Francis Dupont wrote:
> 
>  In your previous mail you wrote:
> 
>    I am trying to convince myself that the IEEE 802.3ah working group
>    working on FTTH should not consider a proposal to increase the MTU
>    size of Ethernet beyond 1500 bytes.
> 
> => usually larger frames are better than the opposite: if IEEE 802.3ah
> WG on FTTH (fiber to the home?) considers to decrease the MTU below
> 1500 octest then we shall be really in trouble.
> 
>    I am also listing the various approaches to transmit an FTTH IPv6
>    packet (e.g. H.263 video + G.726 audio over RTP, over UDP, over IPv4
>    over IPSecV6 over IPv6 with multiple source routing headers {up to 23 ipv6
>    addresses} and authentication), over multiple Ethernet frames without
>    using IPv6 packet fragmentation mechanisms.
> 
> => fragmentation is the enemy... But as 99.9...% Internet has a MTU
> of 1500 octets the worst thing that could happen is the bigger MTU
> remains mostly unused (as 9K frames in GigaEthernet).

(Spatial reasoning question data)
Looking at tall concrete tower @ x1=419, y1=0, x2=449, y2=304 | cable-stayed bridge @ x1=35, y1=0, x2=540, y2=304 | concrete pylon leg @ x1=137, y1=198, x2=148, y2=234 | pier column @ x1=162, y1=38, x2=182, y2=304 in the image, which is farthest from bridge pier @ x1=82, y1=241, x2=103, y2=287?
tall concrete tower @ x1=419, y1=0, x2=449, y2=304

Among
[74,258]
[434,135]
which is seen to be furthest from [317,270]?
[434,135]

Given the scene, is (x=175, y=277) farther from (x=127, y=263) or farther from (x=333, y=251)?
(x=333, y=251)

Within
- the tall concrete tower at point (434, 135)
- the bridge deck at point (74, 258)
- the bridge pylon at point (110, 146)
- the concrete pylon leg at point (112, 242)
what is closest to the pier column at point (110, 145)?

* Given task A: According to the message on Ethernet MTU size, what MTU does nearly all of the Internet have?
* Given task B: Translate this sentence from the message on Ethernet MTU size into Spanish: "I am trying to convince myself that the IEEE 802.3ah working group working on FTTH should not consider a proposal to increase the MTU size of Ethernet beyond 1500 bytes."
None of the records are needed.

* Task solution A: 1500 octets

* Task solution B: Estoy tratando de convencerme de que el grupo de trabajo IEEE 802.3ah que trabaja en FTTH no debería considerar una propuesta para aumentar el tamaño de MTU de Ethernet por encima de 1500 bytes.